* **DIRECTION**: Everything from the line that contains "From the photograph, does" through the last line of the listing must be copied exactly, with both of those lines included and no others.

_____

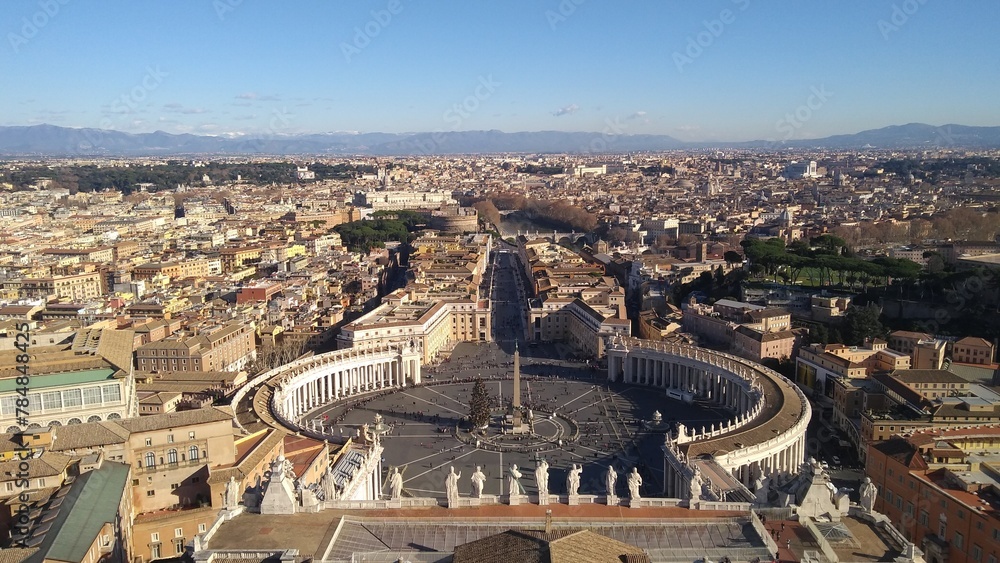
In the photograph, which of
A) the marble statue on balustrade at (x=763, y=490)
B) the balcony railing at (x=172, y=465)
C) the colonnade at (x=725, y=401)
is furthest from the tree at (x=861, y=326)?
the balcony railing at (x=172, y=465)

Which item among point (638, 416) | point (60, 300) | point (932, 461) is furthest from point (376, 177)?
point (932, 461)

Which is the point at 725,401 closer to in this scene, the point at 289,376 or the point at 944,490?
the point at 944,490

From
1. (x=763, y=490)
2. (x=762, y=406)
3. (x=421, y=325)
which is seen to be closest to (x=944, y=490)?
(x=763, y=490)

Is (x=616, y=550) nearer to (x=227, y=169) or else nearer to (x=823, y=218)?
(x=823, y=218)

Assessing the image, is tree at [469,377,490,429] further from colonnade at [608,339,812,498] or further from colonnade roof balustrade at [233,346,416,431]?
colonnade at [608,339,812,498]

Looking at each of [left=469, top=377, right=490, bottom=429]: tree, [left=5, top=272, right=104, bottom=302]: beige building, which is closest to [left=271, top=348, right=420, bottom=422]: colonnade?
[left=469, top=377, right=490, bottom=429]: tree

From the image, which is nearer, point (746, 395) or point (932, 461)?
point (932, 461)
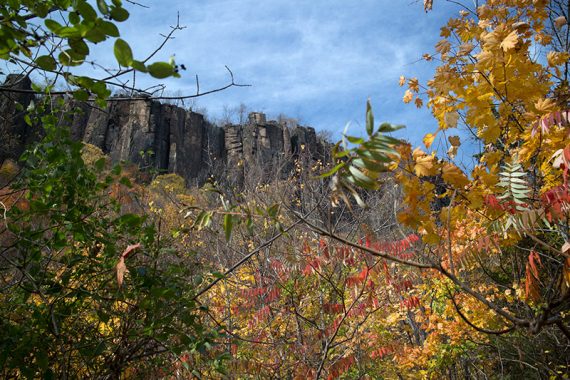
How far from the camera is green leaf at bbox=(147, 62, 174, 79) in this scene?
0.90m

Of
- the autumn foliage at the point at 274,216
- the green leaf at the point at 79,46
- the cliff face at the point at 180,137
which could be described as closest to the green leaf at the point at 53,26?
the green leaf at the point at 79,46

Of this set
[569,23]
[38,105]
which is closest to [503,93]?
[569,23]

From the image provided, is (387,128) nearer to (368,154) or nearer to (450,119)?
(368,154)

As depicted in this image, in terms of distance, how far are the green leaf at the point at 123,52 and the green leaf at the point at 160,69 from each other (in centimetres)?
5

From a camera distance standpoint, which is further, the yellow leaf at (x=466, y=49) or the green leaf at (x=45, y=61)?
the yellow leaf at (x=466, y=49)

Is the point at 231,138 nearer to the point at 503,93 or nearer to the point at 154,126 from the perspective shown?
the point at 154,126

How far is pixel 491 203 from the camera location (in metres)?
1.87

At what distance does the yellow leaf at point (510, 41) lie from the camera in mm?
1906

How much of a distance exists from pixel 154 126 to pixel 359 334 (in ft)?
120

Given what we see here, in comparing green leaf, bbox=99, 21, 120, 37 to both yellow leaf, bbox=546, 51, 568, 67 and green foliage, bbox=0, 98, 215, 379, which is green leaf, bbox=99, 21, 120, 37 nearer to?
green foliage, bbox=0, 98, 215, 379

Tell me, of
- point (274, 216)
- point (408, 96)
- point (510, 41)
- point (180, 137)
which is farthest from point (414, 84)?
point (180, 137)

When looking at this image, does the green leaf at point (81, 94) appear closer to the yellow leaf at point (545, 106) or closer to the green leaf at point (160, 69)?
the green leaf at point (160, 69)

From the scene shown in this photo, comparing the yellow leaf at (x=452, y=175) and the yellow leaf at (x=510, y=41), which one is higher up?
the yellow leaf at (x=510, y=41)

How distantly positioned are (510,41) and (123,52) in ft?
5.89
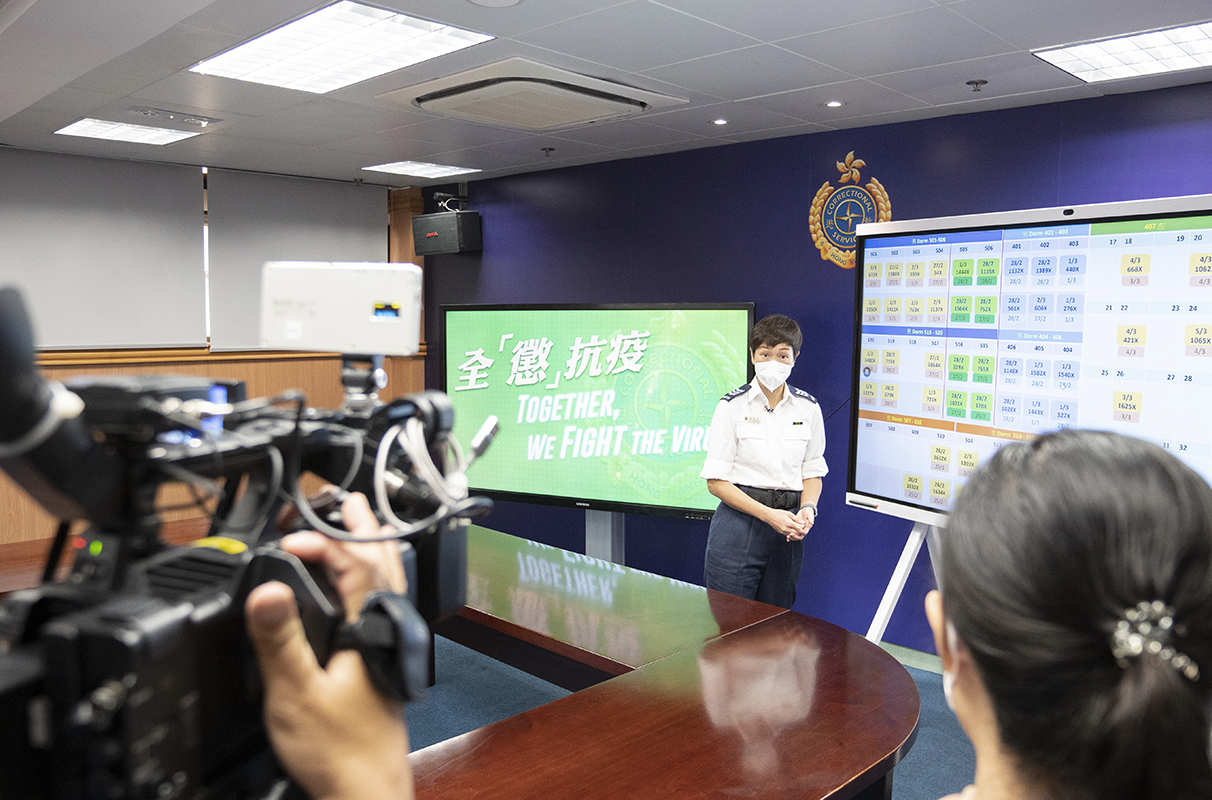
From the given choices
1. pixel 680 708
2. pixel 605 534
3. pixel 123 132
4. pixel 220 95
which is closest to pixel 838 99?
pixel 605 534

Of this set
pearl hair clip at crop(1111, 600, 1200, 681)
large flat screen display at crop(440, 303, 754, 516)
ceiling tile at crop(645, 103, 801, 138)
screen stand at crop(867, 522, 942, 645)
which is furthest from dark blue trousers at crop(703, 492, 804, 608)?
pearl hair clip at crop(1111, 600, 1200, 681)

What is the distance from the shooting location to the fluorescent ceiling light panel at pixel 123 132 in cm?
445

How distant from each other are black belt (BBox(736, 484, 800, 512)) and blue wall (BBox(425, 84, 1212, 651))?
1.02m

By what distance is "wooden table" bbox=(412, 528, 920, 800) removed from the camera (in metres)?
1.50

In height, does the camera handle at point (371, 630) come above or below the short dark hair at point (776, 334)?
below

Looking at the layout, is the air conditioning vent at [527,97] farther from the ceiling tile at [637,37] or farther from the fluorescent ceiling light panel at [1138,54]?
the fluorescent ceiling light panel at [1138,54]

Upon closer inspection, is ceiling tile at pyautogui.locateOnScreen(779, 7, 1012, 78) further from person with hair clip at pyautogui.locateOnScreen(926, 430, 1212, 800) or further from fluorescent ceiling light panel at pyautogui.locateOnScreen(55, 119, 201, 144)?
fluorescent ceiling light panel at pyautogui.locateOnScreen(55, 119, 201, 144)

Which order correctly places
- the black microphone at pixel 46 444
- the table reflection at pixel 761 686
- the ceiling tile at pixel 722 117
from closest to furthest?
1. the black microphone at pixel 46 444
2. the table reflection at pixel 761 686
3. the ceiling tile at pixel 722 117

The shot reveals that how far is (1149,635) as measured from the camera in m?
0.62

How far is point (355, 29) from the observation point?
111 inches

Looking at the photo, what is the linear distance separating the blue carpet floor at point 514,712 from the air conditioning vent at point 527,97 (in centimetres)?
244

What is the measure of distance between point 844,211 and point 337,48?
2.47 metres

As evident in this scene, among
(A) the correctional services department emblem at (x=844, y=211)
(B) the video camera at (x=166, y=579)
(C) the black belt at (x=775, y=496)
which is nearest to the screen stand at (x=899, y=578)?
(C) the black belt at (x=775, y=496)

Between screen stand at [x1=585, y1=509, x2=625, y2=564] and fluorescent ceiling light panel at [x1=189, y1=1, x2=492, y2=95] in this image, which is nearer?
fluorescent ceiling light panel at [x1=189, y1=1, x2=492, y2=95]
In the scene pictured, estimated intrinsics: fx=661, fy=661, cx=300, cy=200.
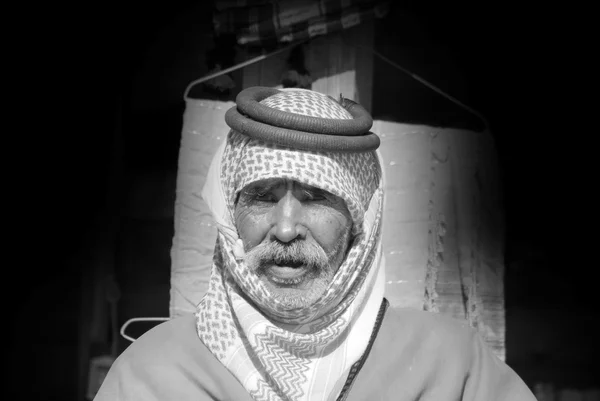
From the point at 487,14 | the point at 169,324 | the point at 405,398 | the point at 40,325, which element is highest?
the point at 487,14

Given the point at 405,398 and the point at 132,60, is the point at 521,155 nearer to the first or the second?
the point at 405,398

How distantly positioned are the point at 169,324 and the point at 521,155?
5.97ft

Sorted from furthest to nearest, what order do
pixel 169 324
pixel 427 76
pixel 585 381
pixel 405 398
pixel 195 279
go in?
pixel 585 381 < pixel 427 76 < pixel 195 279 < pixel 169 324 < pixel 405 398

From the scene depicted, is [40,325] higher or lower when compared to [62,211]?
lower

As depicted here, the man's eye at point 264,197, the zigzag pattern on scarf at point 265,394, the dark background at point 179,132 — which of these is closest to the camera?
the zigzag pattern on scarf at point 265,394

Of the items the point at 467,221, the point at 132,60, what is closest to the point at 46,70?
the point at 132,60

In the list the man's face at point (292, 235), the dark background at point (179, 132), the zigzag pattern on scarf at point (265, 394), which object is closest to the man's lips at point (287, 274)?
the man's face at point (292, 235)

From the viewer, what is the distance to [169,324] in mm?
2131

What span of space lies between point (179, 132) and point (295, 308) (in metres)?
1.36

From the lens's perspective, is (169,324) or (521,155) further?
(521,155)

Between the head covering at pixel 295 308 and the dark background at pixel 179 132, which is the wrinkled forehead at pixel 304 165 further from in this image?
the dark background at pixel 179 132

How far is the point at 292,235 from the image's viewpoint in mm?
1924

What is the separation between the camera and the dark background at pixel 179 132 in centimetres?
296

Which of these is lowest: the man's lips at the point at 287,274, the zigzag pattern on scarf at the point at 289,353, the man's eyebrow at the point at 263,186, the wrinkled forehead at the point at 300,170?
the zigzag pattern on scarf at the point at 289,353
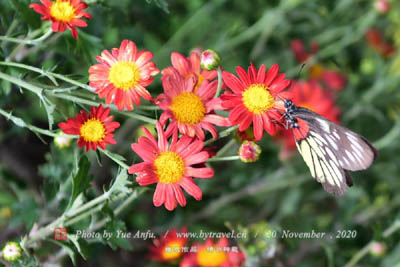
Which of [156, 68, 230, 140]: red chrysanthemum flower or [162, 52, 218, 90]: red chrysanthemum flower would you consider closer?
[156, 68, 230, 140]: red chrysanthemum flower

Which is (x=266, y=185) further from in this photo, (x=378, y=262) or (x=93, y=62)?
(x=93, y=62)

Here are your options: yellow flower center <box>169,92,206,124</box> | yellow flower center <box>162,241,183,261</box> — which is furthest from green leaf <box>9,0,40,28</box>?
yellow flower center <box>162,241,183,261</box>

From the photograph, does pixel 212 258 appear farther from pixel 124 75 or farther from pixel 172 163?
pixel 124 75

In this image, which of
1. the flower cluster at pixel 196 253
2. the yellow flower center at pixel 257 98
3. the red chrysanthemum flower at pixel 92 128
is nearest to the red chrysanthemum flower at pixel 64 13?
the red chrysanthemum flower at pixel 92 128

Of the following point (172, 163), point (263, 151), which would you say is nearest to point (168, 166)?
point (172, 163)

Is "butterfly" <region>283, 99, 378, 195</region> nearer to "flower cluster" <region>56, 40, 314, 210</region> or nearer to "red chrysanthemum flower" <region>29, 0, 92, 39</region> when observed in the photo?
"flower cluster" <region>56, 40, 314, 210</region>

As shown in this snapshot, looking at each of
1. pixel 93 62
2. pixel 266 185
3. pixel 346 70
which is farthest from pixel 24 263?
pixel 346 70

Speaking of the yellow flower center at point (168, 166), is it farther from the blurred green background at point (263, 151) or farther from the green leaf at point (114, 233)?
the blurred green background at point (263, 151)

_____

* **COMPLETED EXERCISE**:
From the photograph, does pixel 212 258 appear farther from pixel 124 75 or farther from pixel 172 163?
pixel 124 75

In this image, which of
1. the flower cluster at pixel 196 253
2. the yellow flower center at pixel 257 98
3. the red chrysanthemum flower at pixel 92 128
is nearest to the red chrysanthemum flower at pixel 64 13?
the red chrysanthemum flower at pixel 92 128

Of the following point (172, 163), point (263, 151), which would you say is nearest to point (168, 166)?
point (172, 163)

Is "butterfly" <region>283, 99, 378, 195</region> nearer to "flower cluster" <region>56, 40, 314, 210</region> or nearer to "red chrysanthemum flower" <region>29, 0, 92, 39</region> when observed in the photo?
"flower cluster" <region>56, 40, 314, 210</region>

As shown in this snapshot, looking at each of
1. pixel 93 62
2. pixel 266 185
3. pixel 346 70
which is farthest from pixel 24 263?
pixel 346 70

Speaking of the yellow flower center at point (168, 166), is it farther from the blurred green background at point (263, 151) or farther from the green leaf at point (114, 233)?
the blurred green background at point (263, 151)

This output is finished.